Kitzhaber values: saving murderers, killing the unborn

Oregon Governor John Kitzhaber, a Democrat, is currently serving his third nonconsecutive term as Oregon’s governor, and the people of the state have become somewhat used to him by now; at age 66, he knows the job and his two prior terms set up certain expectations when Oregonians re-elected him in 2010 over Republican candidate and former NBA star, Chris Dudley, by a narrow 1.52 percent of the vote.

Yet his narrow victory has only emboldened the third-termer to govern from a more radical position, rather than a more moderate one. During his first two terms, Kitzhaber complied with the policy preferences of the Oregonian people by allowing those on death row to be executed when their dates came due.

No longer.

In fact, Governor Kitzhaber recently won a victory before the Oregon State Supreme Court that grants him a rather odd right; namely, the ability to commute death sentences to life-in-prison terms, whether the inmate wants his or her sentence commuted or not.

While starry-eyed idealists might imagine that anyone sitting on death row would prefer to live rather than to die, this is not always the case.

Take, for example, the case of Gary Haugen. Convicted of the murder of his girlfriend’s mother about 30 years ago at the age of 19, Haugen’s initial sentence was life in prison; however, his punishment was upgraded to the death penalty four years ago, when he murdered a fellow inmate.

Despite a trial that found Haugen guilty on both counts and came to a legal penalty in the state of Oregon as punishment for the second murder, Governor Kitzhaber sought to commute the death penalty for Haugen to a life term, hoping to spare his life.

Yet an uncommon, but not unheard of, development took place. Haugen didn’t want his death penalty commuted. He preferred to die, and sooner than later.
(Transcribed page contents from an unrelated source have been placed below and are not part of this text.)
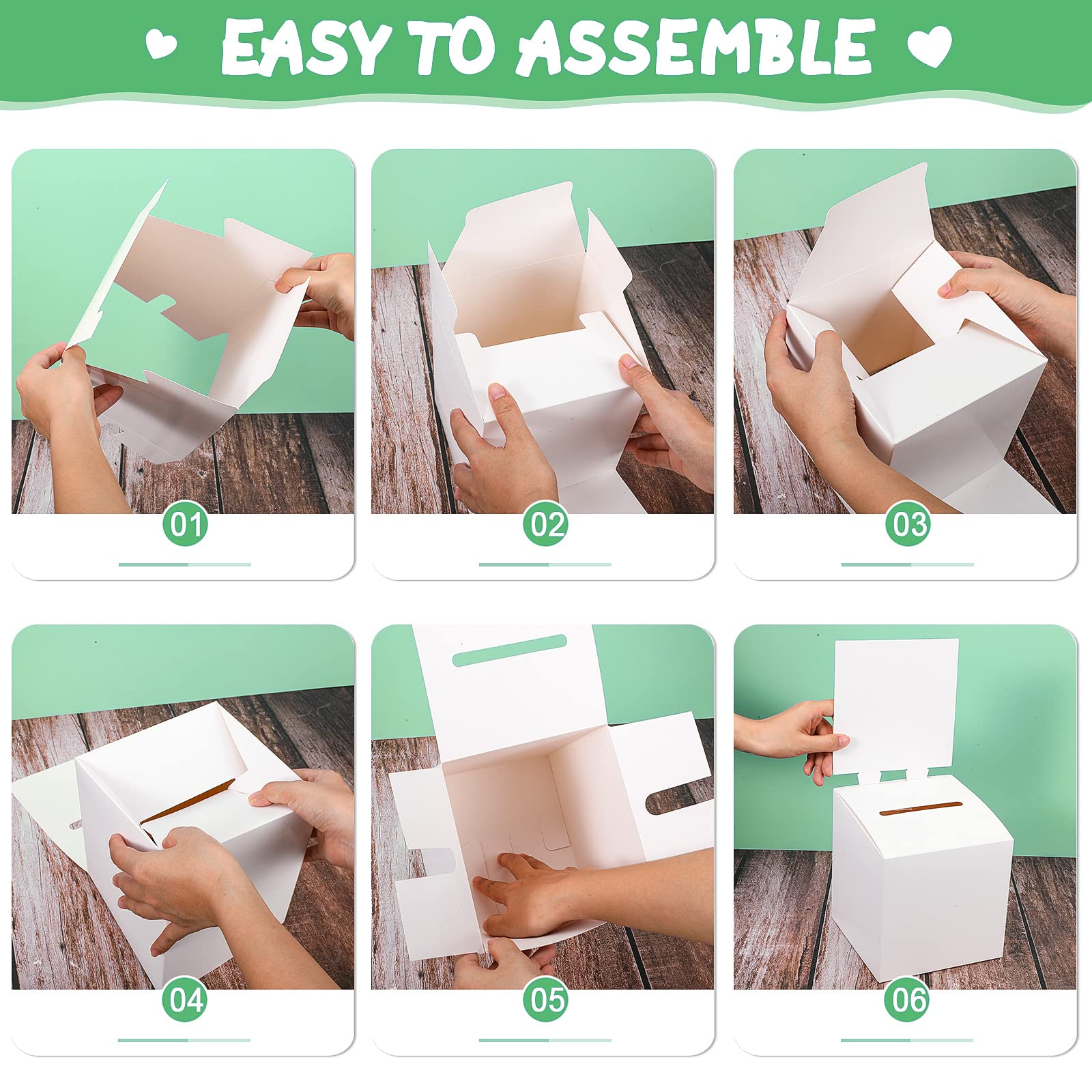 EASY TO ASSEMBLE

01

02

03

04

05

06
In an interview with Oregon Public Broadcasting’s Kristian Foden-Vencil, Haugen resents his lawyers for trying to block his desire to die:

“Competency to die. Competency to — you know — they say if you argue against taking the test, if you argue against incompetency, then you’re incompetent. So you’re damned if you do and you’re damned if you don’t,” Haugen said.

Kitzhaber’s actions do not permanently take Haugen off death row; it only blocks his execution while Kitzhaber remains in office. The governor’s current term ends on January 12, 2015. Were he to run for an unprecedented fourth term at the age of 68 by then, Kitzhaber could remain in office until at least 2019.

The effect of the Supreme Court decision is that Kitzhaber no longer needs the agreement of the convicts to grant them a reprieve from execution. Instead, murderers like Haugen will remain on the state’s tax rolls indefinitely, even when those prisoners would prefer to die.

Oregon voters have wavered on the death penalty since it was first established in 1903. It was most recently reinstated in 1984, and only two executions have taken place in the state since then, both during Governor Kitzhaber’s first term: one in 1996 and the other in 1997. Kitzhaber has campaigned relentlessly since being elected to his third term to end all death row executions for as long as he’s governor, and also hopes to put the issue before voters again as a ballot initiative.

In the meantime, Kitzhaber continues to flout Oregon law by enforcing his personal policy preferences, rather than accepting the will of the voters to enforce the death penalty.

In a statement released by Kitzhaber’s office, he said:

“I am pleased that the Oregon Supreme Court affirmed my constitutional authority to issue a reprieve. I renew my call for a reevaluation of our current system that embraces capital punishment, which has devolved into an unworkable system that fails to meet the basic standards of justice. I am still convinced that we can find a better solution that holds offenders accountable and keeps society safe, supports the victims of crime and their families and reflects Oregon values.”

Kitzhaber’s values would be more accurate there. Oregon’s values, as proven by the 1984 vote, favor a death penalty.

Other inmates whose desire to have their death penalty carried out have been frustrated by Governor Reprieve include the serial murderer Dayton Leroy Rogers, who claimed at least seven victims in the greater Portland area before he was apprehended in 1987.

Irony underlies Kitzhaber’s position on this issue: he is a pro-choice Democrat, so it could honestly be stated that Oregon’s governor is working harder to save the lives of convicted murderers than he is the defenseless lives of the unborn. Nice values, there, Governor.